No worries. Stocks with a smaller market cap have different obligations such as wider spreads, only have to quote 60% of the time ect.....

Once I called up a market maker for an FMG series that I couldn't get a quote on....This is how it went:

MM: "which option did you want?"
Me: "FMGxx"
MM: "Buying or selling"
Me:  "Selling"
MM: "4c"

I was like What the??....Knowing that was well away from market, so I turned it around

Me: "Sorry mate I mean buying"
MM: "19.5c"

4c/19.5c.... 

If there was a takeover at a certain level or something of that nature then it is excusable.... but this is jsut criminal.


----------



## skyQuake (25 May 2009)

If you're really desperate for oppies, but the spread is huge, have a look at warrants. Their spread is generally very tight; but incredibly overpriced. Good for a few days trade at the best.


----------



## alphaman (25 May 2009)

FMG is a Flex option isn't it?  My understanding is that with flex options they don't even have the obligation to provide quotes. 

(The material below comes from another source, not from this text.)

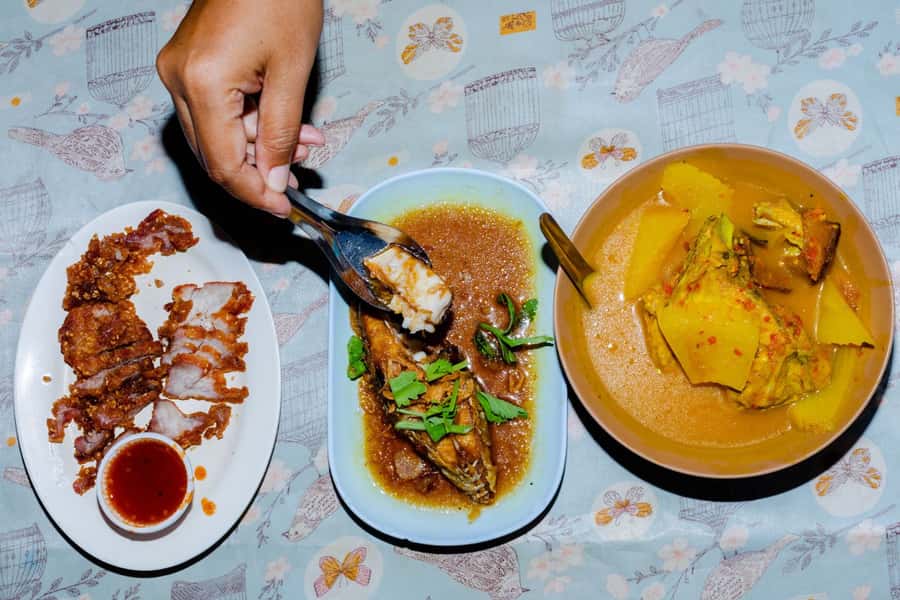 Phuket: Baba Tastes Food Tour with 15+ Tastings - The tasting lineup: what you’ll actually eat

Just trade the US options. You'll forget about ASX very quickly.


----------



## rossw (25 May 2009)

cooper1308 said:


> I think a bit of both... Majority of it is automated however there are still traders watching the book.
> 
> From what I understand TimberHill & Optiver are more weighted towards automation. IMC, Tibra, Liquid ect all have a little more human intervention.




where you'd get that info?


----------